§ **TASK OBJECTIVE**
Leave the pictures out and restate each entry below word for word.

Records excerpted from a collection
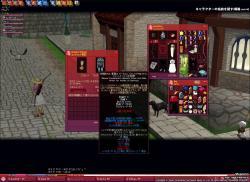 mabinogi_2007_06_18_003.jpg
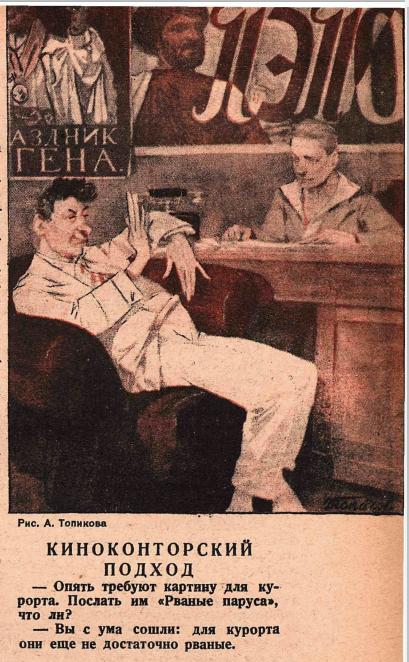 """Сатирический журнал """"Крокодил"""" 1935 №17-18"""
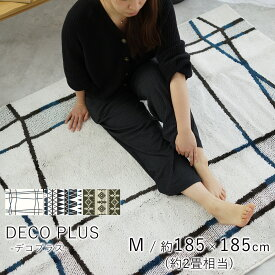 ラグマット 185×185cm(正方形/約2畳) モダン 『デコプラス』 ホットカーペット対応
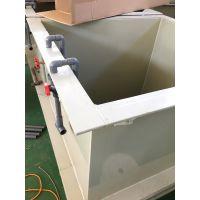 宏旺6T/D含油污水处理设备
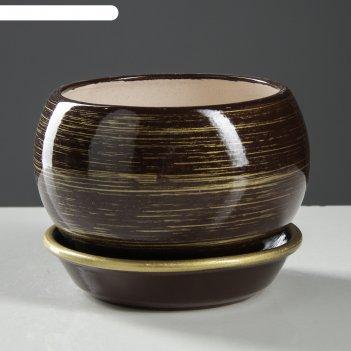 Горшок для цветов шар глянец, шоколадно-золотой, 0,4 л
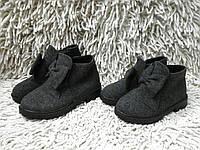 Ботинки для девочек  демисезонные киев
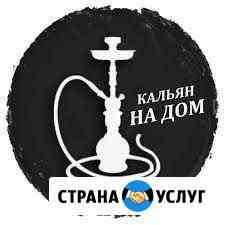 Аренда кальяна Зеленоградск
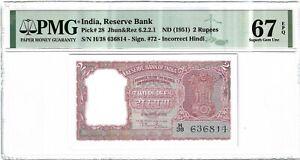 P-28 1951 2 Rupees, India, Reserve Bank, PMG 67EPQ SUPERB GEM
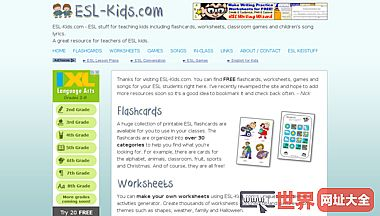 ESL孩子抽认卡工作游戏和歌曲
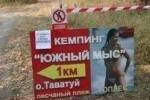 Открыли первый легальный топлес-пляж в России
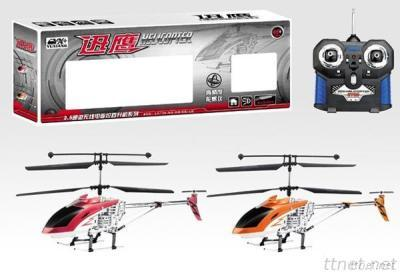 3.5 Channel RC Helicopter With Gyro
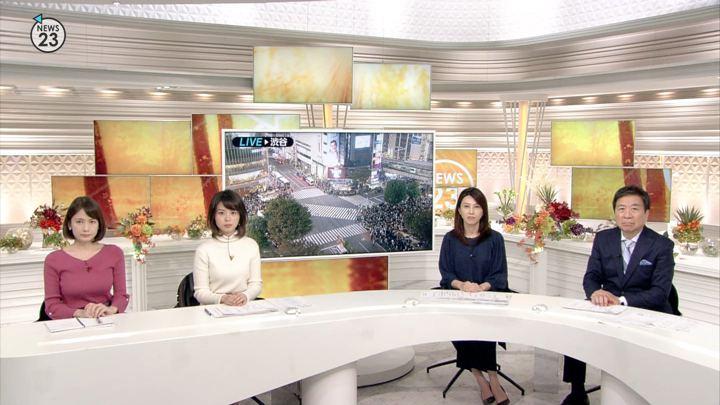 2018年10月31日宇内梨沙の画像01枚目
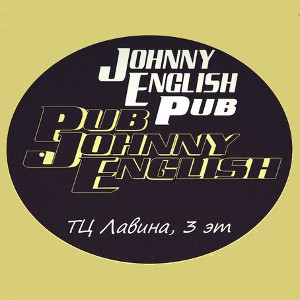 Pub Johnny English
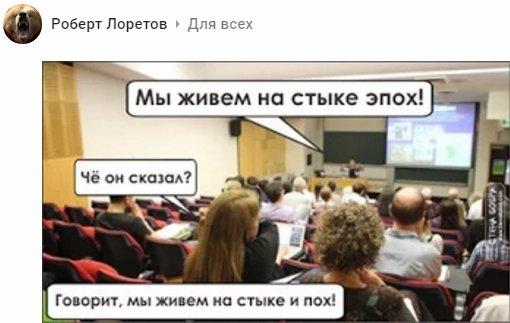 В этом году доходы Днепропетровщины выросли на 30%, - Резниченко - Цензор.НЕТ 4474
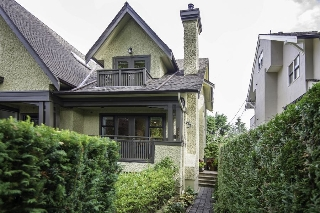 Main Photo: 1983 W 13TH Avenue in Vancouver: Kitsilano Townhouse for sale (Vancouver West)  : MLS® # R2200900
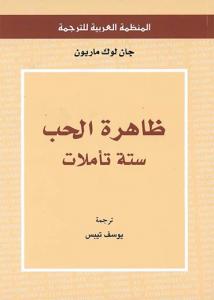 تحميل كتاب كتاب ظاهرة الحب (ستة تأملات) - جان لوك ماريون لـِ: جان لوك ماريون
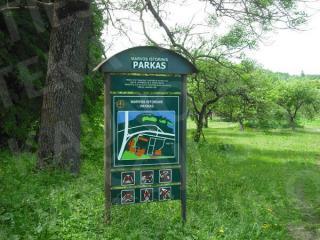 Marvos istorinis parkas. 2012 m.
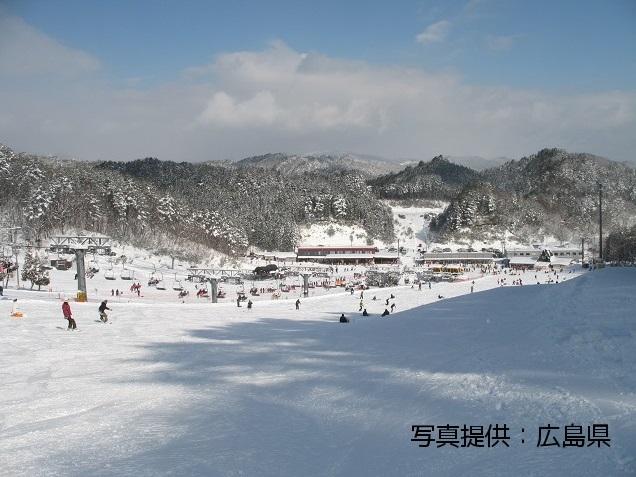 geihoku-ski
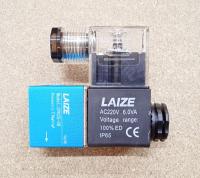 Пневматический электроклапан 2V025-08 24/220В - Фото: 5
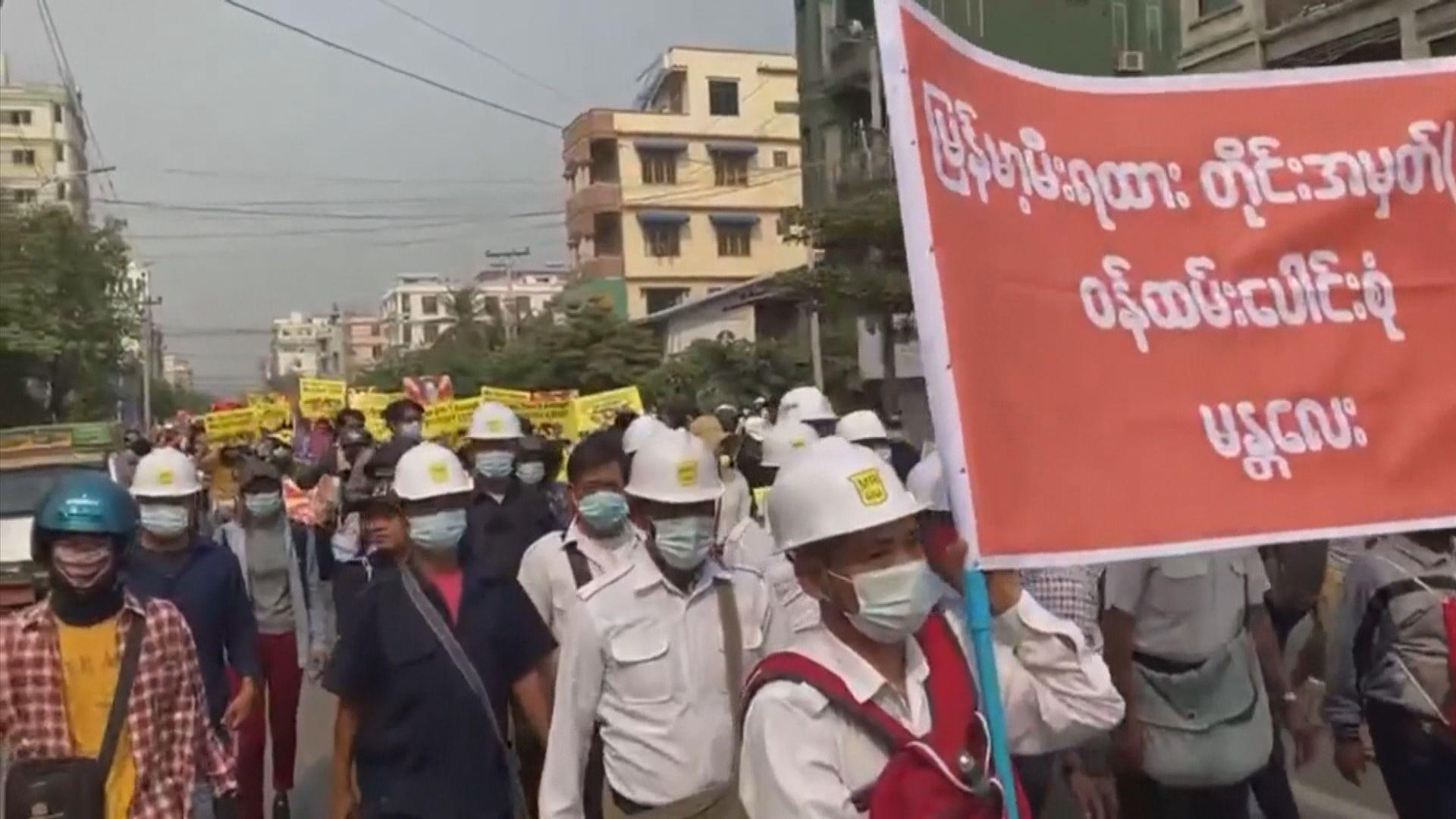 緬甸仰光工業區逾十四示威者亡 軍方稱有兩名警察殉職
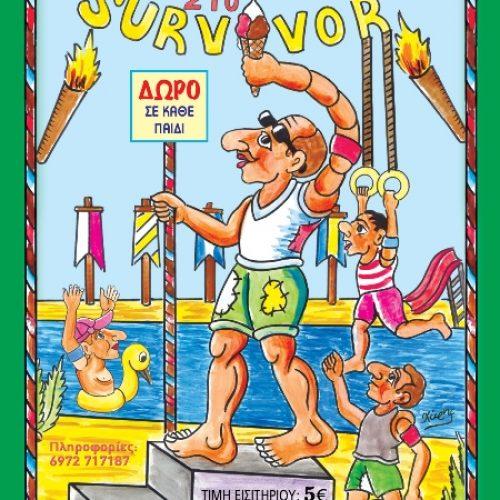 """Ο """"Καραγκιόζης στο survivor"""" στην Θερινό ΣΤΑΡ, Τετάρτη  5  Ιουλίου"""
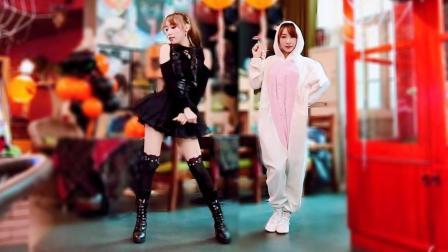 【紫嘉儿】万圣节小黑猫✿By2-Cat And Mouse✿泫雅-摆尾(Freaky)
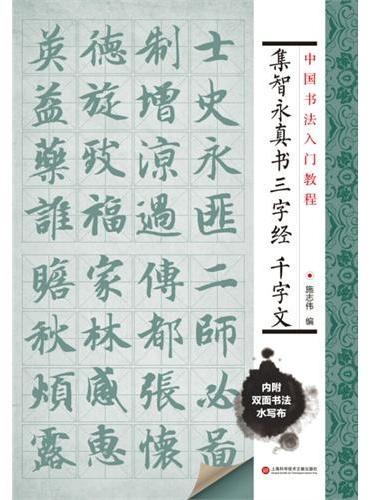 中国书法入门教程 集智永真书三字经:千字文(附赠双面环保水写布一块 可临可描)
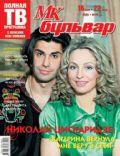 Mk-Bulvar Magazine [Russia] (16 May 2005)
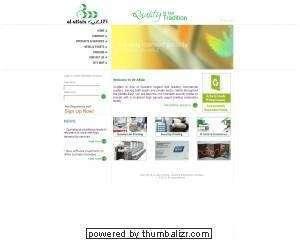 al-jeel-reprographic-industries-company-kuwait-city-kuwait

§ **PROBLEM SOLUTION**
 mabinogi_2007_06_18_003.jpg
 """Сатирический журнал """"Крокодил"""" 1935 №17-18"""
 ラグマット 185×185cm(正方形/約2畳) モダン 『デコプラス』 ホットカーペット対応
 宏旺6T/D含油污水处理设备
 Горшок для цветов шар глянец, шоколадно-золотой, 0,4 л
 Ботинки для девочек  демисезонные киев
 Аренда кальяна Зеленоградск
 P-28 1951 2 Rupees, India, Reserve Bank, PMG 67EPQ SUPERB GEM
 ESL孩子抽认卡工作游戏和歌曲
 Открыли первый легальный топлес-пляж в России
 3.5 Channel RC Helicopter With Gyro
 2018年10月31日宇内梨沙の画像01枚目
 Pub Johnny English
 В этом году доходы Днепропетровщины выросли на 30%, - Резниченко - Цензор.НЕТ 4474
 Main Photo: 1983 W 13TH Avenue in Vancouver: Kitsilano Townhouse for sale (Vancouver West)  : MLS® # R2200900
 تحميل كتاب كتاب ظاهرة الحب (ستة تأملات) - جان لوك ماريون لـِ: جان لوك ماريون
 Marvos istorinis parkas. 2012 m.
 geihoku-ski
 Пневматический электроклапан 2V025-08 24/220В - Фото: 5
 緬甸仰光工業區逾十四示威者亡 軍方稱有兩名警察殉職
 """Ο """"Καραγκιόζης στο survivor"""" στην Θερινό ΣΤΑΡ, Τετάρτη  5  Ιουλίου"""
 【紫嘉儿】万圣节小黑猫✿By2-Cat And Mouse✿泫雅-摆尾(Freaky)
 中国书法入门教程 集智永真书三字经:千字文(附赠双面环保水写布一块 可临可描)
 Mk-Bulvar Magazine [Russia] (16 May 2005)
 al-jeel-reprographic-industries-company-kuwait-city-kuwait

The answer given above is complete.